More pessimistic Italians: the pandemic effect on spending and lifestyle habits
Lhe pandemic has left its markworsening the situation and expectations of Italian families. The onset of inflation and the loss of purchasing power then produced a shock that goes beyond the pandemic and which, three years after the health emergency, it is influencing sentiment and choices consumption and savings. Just think that 1 Italian out of 2 is pessimistic since he believes that the performance of the country’s economy has worsened. This is what was found by 35th Eurispes Report presented today in Rome.
“We are not in ordinary times”, admitted the President of Eurispes, Gian Maria Faraexplaining that “the extraordinary nature of the present time is measured by the fact that events considered unpredictable, incredible are becoming an element of normality in our lives, are evaluated and lived as if they were events and processes not destined to profoundly modify the structures and dynamics of our societies and our personal lives.
Pessimism about the economy is growing
If 53.8% of citizens said to see a worsening of the economy in the last year, it should be noted that this data was conditioned by the pandemic, which produced greater pessimism: until 2020 the opinion prevailed that the situation was essentially stable.
There is a tendency to pessimism even if one looks to the future economic situation in Italy in the next 12 months, even if many hope for stability: 30% fear that it will get worse and only 8.5% count on an improvement, while 31.2% of Italians expect a stable situation; there is also 30.2% who do not know or do not answer.
Quieter personal situation. Despite the perception of a worsening of the country’s economic situation, 42% of the interviewees affirm that the personal/family financial situation in the last 12 months is remained stable.
Weighing inflation, gifts and meals “away from home” are cut
The vast majority of Italians (75.1%), over the last year, has seen prices rise in Italy, especially for billsi generi food and the gas (with more than 90% of indications).
In response, they have been expenses reduced by and gifts (69.6%); purchased more products on sale (64.6%), or in cheaper points of sale (61%) or, in the case of food products, purchased in discount stores (56.2%); many have changed the brand of a food product if it is cheaper (64%).
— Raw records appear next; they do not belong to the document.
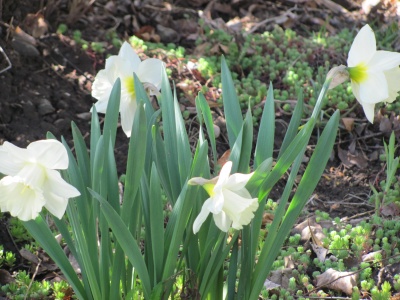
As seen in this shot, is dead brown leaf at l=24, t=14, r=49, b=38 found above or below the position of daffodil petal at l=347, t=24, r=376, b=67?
below

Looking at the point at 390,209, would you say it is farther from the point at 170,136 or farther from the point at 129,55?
the point at 129,55

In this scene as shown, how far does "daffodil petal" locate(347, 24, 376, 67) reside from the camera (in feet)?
5.57

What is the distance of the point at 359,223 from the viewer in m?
2.76

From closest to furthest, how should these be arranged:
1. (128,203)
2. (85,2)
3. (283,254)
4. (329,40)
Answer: (128,203) < (283,254) < (85,2) < (329,40)

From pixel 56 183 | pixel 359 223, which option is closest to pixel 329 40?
pixel 359 223

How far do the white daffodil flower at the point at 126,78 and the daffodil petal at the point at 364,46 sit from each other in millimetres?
539

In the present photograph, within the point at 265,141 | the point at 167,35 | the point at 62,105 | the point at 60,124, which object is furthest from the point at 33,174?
the point at 167,35

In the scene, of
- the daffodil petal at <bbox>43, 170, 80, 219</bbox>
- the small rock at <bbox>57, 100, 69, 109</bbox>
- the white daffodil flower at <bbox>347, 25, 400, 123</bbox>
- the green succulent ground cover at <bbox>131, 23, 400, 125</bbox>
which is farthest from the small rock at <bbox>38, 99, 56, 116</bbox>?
the white daffodil flower at <bbox>347, 25, 400, 123</bbox>

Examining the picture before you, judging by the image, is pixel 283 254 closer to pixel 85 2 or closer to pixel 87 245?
pixel 87 245

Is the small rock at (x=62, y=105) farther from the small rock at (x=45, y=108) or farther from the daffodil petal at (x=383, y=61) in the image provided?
the daffodil petal at (x=383, y=61)

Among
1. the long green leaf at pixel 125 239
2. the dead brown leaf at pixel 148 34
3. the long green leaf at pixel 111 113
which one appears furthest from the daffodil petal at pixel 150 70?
the dead brown leaf at pixel 148 34

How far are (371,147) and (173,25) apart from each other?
5.26 feet

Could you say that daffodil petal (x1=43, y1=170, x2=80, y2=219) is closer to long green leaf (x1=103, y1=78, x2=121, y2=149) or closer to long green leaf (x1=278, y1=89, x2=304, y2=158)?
long green leaf (x1=103, y1=78, x2=121, y2=149)

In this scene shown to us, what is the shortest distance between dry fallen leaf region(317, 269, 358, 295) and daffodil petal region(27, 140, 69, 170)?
1.21 meters
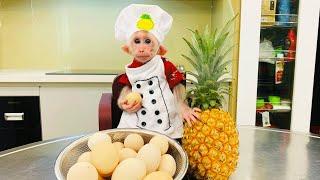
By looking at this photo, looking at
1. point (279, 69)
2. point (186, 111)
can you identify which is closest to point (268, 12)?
A: point (279, 69)

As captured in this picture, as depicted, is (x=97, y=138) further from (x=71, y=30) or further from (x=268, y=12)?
(x=71, y=30)

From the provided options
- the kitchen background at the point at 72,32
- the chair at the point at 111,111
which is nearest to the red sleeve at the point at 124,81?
the chair at the point at 111,111

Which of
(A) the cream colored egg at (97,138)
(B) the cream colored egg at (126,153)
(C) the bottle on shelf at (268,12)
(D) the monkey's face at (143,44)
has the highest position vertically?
(C) the bottle on shelf at (268,12)

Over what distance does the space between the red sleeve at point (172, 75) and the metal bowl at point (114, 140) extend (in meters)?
0.41

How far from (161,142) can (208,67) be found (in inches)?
10.8

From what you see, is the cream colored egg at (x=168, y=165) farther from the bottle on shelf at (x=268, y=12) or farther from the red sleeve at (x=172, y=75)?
the bottle on shelf at (x=268, y=12)

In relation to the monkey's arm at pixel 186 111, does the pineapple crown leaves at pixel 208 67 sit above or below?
above

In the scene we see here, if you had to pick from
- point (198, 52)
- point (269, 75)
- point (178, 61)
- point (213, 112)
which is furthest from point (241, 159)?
point (178, 61)

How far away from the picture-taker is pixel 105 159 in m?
0.64

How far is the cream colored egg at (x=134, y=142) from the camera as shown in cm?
77

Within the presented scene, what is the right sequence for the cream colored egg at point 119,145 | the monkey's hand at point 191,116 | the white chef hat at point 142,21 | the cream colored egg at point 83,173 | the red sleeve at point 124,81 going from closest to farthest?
the cream colored egg at point 83,173 < the cream colored egg at point 119,145 < the monkey's hand at point 191,116 < the white chef hat at point 142,21 < the red sleeve at point 124,81

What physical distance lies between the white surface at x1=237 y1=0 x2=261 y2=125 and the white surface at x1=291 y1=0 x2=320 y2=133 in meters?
0.27

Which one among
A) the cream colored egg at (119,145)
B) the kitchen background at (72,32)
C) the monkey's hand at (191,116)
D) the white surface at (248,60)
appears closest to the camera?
the cream colored egg at (119,145)

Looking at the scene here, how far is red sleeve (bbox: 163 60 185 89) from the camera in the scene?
3.93 ft
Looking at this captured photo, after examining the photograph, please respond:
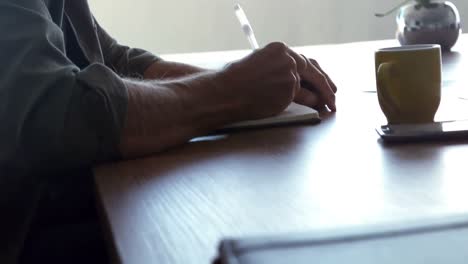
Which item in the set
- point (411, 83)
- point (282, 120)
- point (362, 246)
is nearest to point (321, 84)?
point (282, 120)

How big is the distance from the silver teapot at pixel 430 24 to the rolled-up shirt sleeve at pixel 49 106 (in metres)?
1.06

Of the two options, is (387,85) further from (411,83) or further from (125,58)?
(125,58)

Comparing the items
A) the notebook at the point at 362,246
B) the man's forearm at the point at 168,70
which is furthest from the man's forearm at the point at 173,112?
the notebook at the point at 362,246

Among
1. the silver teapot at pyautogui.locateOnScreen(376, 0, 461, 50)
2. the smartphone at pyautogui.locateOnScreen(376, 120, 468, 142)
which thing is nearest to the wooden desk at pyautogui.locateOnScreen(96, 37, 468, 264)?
the smartphone at pyautogui.locateOnScreen(376, 120, 468, 142)

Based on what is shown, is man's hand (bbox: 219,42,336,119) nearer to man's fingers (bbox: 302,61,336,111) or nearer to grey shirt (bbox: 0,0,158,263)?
man's fingers (bbox: 302,61,336,111)

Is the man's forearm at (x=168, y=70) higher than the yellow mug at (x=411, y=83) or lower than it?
lower

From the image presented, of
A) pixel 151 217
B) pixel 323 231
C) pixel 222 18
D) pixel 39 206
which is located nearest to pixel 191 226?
pixel 151 217

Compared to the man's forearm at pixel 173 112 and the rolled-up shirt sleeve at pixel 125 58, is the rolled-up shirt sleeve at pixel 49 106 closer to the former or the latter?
the man's forearm at pixel 173 112

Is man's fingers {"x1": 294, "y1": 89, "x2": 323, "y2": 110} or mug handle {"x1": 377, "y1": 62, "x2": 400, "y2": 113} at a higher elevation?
mug handle {"x1": 377, "y1": 62, "x2": 400, "y2": 113}

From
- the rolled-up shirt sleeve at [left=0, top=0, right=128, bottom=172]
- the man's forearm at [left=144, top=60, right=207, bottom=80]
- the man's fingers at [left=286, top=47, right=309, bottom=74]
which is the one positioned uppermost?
the rolled-up shirt sleeve at [left=0, top=0, right=128, bottom=172]

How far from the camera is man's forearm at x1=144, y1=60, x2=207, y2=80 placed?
135cm

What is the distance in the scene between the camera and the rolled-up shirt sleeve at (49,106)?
0.81 m

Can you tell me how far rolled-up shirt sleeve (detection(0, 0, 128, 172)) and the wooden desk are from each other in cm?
4

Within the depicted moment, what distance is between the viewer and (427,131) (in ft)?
2.67
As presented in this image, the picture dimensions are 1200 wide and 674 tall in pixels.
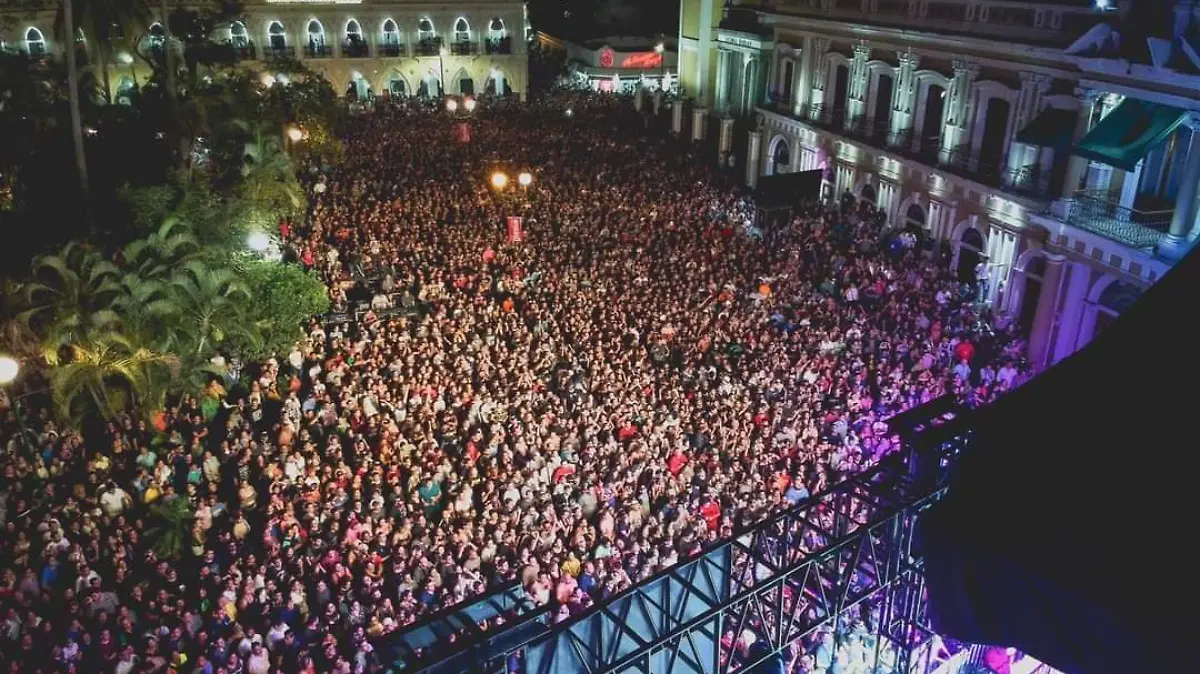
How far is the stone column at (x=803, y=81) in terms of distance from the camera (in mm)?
31531

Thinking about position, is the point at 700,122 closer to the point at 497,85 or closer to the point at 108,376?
the point at 497,85

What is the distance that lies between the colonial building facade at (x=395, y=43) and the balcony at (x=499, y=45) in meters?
0.06

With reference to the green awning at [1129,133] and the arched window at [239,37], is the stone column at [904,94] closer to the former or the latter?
the green awning at [1129,133]

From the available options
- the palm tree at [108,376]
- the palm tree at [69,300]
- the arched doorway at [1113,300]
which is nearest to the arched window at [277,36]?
the palm tree at [69,300]

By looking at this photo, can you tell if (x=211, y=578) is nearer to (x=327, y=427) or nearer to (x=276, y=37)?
(x=327, y=427)

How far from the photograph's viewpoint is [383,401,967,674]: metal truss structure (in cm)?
648

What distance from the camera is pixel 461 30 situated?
180 ft

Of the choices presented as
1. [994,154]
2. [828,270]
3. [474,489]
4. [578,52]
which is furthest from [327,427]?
[578,52]

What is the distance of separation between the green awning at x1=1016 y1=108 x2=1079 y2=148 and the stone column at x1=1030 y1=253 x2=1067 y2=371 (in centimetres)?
256

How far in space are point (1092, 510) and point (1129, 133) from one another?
18.3 m

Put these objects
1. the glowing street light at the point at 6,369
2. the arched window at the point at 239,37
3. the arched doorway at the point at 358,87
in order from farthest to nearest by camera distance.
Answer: the arched doorway at the point at 358,87
the arched window at the point at 239,37
the glowing street light at the point at 6,369

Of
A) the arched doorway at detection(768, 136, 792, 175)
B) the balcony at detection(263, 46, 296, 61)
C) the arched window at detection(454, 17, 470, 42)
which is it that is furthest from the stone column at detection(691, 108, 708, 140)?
the balcony at detection(263, 46, 296, 61)

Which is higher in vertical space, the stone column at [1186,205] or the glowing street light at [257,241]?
the stone column at [1186,205]

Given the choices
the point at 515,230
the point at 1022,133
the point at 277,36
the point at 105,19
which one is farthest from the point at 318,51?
the point at 1022,133
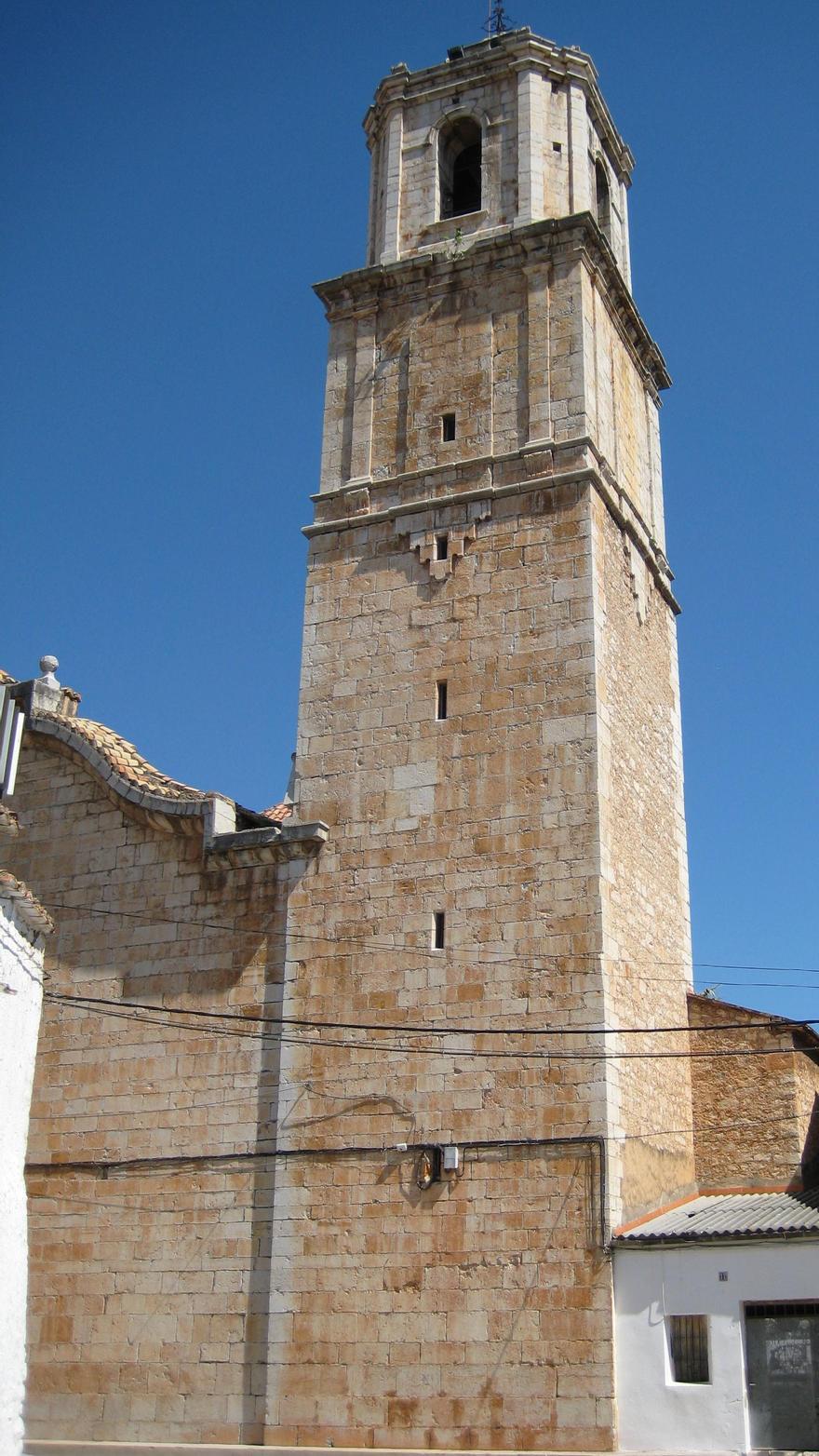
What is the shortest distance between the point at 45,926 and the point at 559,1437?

And above all, 60.5% of Italians have given up more often to meals away from homewhile 58.6% reduced expenses for travel and holidays and 57.2% those for free time. 77.8% limited going out; about 70% preferred film in streaming, in dvd or on the platform instead of the cinema. 63.6% watch matches on TV instead of going to the stadium.
61% replaced going out to the pizzeria or restaurant with dinners at home with friends. 56.7% wear the lunch at the office or university from home to reduce expenses, while others more often go to their parents or relatives for lunch or dinner (45.5%).
The heaviest expenses
The expense which most often puts families in difficulty is the payment of rent (48.4%), followed by bills and utilities (37.9%; +3.5% compared to 2022) and from the installment of mutual (37.5%), while three out of ten Italians have difficulty paying medical expenses (30.1%; +5.6%).
On the savings front only 1 Italian out of 4 succeeds to save (24.6%) and 38.9% of families are forced to use savings to make ends meet. In economic difficulties, the family of origin still functions as a social shock absorber (36.8%).
“Installments” are used more frequently
Due to the limited availability, the use of the installments of payments to deal with the purchase of new goods (45.8%): 16.3% chose online platforms that offer interest-free financial services (e.g. Klarna, Scalapay, etc.).
The need to save has instead pushed the 29.5% of Italians to pay illegally some services such as tutoring, repairs, babysitting, doctors, cleaning, etc., 28.6% had to give up baby sitter and 28% to the carer.
17.4% of the citizens interviewed needed to resort to bank loans o to finance companies in the last 3 years especially for the purchase of a house (37.4%) and a car/motorcycle (36.3%). Only 22.8% think they can save money in the next 12 months.